8.4.4.3 Generic Request Datatypes

The Generic Request datatypes are used for reading and writing to DSIx6 CFR space as well as for providing DisplayPort secondary data packets. The DSIx6 supports these request types in the form of high-speed data transmissions or low power data transmissions (LPDT).

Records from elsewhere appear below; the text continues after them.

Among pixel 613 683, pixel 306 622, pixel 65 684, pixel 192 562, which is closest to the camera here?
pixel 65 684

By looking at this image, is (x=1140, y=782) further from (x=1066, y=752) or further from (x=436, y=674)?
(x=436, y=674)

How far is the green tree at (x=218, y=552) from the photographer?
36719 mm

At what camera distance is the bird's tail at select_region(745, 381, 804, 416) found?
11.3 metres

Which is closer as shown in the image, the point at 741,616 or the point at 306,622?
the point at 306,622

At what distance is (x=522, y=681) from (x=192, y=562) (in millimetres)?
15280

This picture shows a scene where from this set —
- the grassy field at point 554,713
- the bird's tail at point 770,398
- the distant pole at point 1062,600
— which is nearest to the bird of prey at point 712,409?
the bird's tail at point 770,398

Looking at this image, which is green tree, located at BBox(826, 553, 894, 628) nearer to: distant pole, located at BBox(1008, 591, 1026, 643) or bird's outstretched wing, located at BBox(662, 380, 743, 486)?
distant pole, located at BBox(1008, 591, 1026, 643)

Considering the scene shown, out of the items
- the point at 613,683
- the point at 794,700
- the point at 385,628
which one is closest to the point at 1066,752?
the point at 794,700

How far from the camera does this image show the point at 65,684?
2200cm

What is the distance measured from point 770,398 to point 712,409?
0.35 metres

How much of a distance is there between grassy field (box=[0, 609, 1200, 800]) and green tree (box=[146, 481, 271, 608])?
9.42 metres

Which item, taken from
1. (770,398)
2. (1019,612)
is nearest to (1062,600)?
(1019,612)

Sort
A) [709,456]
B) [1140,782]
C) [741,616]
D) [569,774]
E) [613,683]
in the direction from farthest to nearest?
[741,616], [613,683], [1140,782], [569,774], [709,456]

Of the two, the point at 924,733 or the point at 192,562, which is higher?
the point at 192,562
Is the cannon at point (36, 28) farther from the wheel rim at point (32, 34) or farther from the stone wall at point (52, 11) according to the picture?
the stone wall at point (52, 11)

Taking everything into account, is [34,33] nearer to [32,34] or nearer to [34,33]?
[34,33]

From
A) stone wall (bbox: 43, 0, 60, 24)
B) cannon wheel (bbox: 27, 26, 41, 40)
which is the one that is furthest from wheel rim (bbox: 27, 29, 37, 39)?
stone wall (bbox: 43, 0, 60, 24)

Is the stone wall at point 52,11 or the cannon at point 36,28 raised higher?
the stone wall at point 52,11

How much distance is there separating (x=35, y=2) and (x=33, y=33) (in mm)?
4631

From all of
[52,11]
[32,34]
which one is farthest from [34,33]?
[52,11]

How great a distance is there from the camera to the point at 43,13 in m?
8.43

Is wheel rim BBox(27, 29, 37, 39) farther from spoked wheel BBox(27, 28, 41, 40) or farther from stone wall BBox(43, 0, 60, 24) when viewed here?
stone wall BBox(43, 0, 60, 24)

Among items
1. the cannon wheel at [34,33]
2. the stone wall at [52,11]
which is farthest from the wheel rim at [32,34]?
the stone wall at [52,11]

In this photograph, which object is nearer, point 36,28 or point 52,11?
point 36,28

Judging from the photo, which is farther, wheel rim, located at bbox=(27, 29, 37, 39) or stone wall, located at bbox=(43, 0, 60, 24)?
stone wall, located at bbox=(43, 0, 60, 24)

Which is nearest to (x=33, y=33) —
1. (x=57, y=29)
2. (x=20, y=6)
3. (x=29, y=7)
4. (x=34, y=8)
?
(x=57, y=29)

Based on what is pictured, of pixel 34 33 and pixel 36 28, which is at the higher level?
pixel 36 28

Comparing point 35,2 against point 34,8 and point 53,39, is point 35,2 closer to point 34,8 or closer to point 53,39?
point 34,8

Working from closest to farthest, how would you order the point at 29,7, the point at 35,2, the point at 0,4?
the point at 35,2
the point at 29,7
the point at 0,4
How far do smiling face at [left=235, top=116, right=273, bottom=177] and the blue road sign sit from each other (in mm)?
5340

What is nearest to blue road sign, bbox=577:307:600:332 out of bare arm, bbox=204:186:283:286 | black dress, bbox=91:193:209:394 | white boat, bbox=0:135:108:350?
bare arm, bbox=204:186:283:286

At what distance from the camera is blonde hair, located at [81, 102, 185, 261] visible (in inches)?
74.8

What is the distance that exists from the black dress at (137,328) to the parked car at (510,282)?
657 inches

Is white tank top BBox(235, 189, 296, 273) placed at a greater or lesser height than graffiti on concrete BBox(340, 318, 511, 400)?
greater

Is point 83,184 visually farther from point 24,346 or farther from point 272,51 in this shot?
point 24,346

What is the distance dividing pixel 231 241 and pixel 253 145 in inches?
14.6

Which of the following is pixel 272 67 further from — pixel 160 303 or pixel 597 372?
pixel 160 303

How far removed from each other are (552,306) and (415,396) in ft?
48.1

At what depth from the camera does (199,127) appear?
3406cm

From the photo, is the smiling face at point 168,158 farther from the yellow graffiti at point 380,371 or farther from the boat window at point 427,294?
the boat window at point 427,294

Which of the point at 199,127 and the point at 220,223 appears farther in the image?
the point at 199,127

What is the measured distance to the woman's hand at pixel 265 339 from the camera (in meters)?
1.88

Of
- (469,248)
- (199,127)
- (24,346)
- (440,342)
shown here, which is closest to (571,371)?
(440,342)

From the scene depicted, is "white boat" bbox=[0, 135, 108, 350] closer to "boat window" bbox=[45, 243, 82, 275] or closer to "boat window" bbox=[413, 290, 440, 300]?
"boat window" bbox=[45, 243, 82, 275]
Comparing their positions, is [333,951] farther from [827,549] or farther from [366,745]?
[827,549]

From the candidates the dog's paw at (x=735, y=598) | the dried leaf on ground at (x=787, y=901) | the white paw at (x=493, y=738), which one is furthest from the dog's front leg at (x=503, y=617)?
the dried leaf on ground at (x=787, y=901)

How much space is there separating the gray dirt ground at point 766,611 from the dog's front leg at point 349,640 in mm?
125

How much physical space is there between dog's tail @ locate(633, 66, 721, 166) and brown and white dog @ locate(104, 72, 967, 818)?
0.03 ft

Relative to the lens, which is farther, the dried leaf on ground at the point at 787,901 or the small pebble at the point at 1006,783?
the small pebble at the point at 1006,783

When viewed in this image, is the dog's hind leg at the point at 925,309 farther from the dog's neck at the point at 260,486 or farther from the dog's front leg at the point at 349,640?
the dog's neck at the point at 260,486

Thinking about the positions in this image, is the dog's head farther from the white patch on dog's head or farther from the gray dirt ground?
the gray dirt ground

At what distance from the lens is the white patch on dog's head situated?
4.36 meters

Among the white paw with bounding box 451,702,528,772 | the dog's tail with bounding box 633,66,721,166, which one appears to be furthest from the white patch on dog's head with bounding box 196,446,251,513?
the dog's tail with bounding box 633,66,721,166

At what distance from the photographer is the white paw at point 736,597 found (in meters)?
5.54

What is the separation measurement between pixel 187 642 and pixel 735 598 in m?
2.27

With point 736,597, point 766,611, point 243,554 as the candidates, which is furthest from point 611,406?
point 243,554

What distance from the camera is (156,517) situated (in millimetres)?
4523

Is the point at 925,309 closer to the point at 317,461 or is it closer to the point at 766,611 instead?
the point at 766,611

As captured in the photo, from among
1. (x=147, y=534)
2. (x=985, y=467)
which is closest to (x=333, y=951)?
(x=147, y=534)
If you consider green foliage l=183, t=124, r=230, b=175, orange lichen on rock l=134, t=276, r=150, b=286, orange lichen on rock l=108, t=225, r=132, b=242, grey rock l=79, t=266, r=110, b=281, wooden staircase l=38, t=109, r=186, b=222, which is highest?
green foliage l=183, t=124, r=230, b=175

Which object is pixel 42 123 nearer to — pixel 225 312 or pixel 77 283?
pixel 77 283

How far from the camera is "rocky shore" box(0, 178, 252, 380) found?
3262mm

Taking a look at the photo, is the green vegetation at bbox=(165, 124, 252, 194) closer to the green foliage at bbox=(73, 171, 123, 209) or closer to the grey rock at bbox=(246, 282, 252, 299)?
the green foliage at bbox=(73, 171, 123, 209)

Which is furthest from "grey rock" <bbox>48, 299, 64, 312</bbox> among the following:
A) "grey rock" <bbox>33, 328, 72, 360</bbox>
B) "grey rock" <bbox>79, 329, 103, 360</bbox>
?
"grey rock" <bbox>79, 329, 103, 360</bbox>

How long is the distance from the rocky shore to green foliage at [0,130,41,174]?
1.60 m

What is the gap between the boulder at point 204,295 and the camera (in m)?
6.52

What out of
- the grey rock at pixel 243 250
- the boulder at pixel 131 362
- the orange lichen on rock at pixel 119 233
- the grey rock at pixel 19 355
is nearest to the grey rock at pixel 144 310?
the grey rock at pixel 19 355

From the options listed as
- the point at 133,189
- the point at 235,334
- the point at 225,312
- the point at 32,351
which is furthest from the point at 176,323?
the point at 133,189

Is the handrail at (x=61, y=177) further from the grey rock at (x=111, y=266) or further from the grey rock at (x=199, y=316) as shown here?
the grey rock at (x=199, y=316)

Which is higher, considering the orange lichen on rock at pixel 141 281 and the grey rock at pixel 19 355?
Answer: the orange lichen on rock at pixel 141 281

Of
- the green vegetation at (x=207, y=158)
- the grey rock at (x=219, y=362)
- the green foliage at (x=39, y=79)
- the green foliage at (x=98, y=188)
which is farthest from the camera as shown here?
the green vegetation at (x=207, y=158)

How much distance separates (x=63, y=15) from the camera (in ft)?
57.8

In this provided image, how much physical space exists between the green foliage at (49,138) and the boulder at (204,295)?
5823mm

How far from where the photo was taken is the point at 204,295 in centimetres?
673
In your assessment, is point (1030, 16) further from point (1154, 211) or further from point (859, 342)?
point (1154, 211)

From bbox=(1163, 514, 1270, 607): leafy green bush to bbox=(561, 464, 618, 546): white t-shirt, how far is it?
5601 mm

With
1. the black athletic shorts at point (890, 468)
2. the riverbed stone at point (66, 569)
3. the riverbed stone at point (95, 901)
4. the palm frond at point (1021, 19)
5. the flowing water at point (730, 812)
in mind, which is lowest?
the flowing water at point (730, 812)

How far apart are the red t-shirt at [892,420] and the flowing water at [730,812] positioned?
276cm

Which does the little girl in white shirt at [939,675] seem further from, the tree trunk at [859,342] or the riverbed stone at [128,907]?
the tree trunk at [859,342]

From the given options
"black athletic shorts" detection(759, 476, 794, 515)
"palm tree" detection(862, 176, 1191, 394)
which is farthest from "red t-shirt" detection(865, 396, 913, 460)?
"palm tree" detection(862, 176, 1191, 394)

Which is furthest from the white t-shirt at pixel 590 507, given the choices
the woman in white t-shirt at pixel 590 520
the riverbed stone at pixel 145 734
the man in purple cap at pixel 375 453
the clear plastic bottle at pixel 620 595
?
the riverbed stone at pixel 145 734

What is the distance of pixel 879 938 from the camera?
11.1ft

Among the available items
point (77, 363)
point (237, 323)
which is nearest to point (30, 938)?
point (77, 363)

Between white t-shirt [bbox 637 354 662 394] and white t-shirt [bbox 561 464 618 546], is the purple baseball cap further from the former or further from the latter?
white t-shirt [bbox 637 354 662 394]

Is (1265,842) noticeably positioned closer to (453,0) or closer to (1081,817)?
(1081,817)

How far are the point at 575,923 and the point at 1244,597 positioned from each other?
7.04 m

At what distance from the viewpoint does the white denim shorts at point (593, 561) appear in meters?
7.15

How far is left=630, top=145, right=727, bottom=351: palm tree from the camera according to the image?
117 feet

To properly sample high-speed data received on the DSI interface, the DSIx6 implements a hardware mechanism, known as DSI_CLK_RANGE Estimator, to determine the DSI clock frequency. This hardware mechanism uses the REFCLK as a reference for calculating the DSI clock frequency. When the REFCLK_FREQ register correctly matching the REFCLK frequency, the DSI_CLK_RANGE Estimator will be able determine the DSIA and DSIB clock frequency. The DSI_CLK_RANGE Estimator requires a throw-away read (that is, read from address 0x00) before hardware will update CHA_DSI_CLK_RANGE and CHB_DSI_CLK_RANGE registers. Note that this first access may set some DSI error bits. In the cases where the system designer does not wish to use the DSI_CLK_RANGE Estimator, software can write the desired DSI Clock frequency to the CHA_DSI_CLK_RANGE and CHB_DSI_CLK_RANGE. Once these registers are written, the DSI_CLK_RANGE Estimator will be disabled and it becomes system software responsibility to make sure the CHA_DSI_CLK_RANGE and CHB_DSI_CLK_RANGE registers always reflect the actual DSI clock frequency.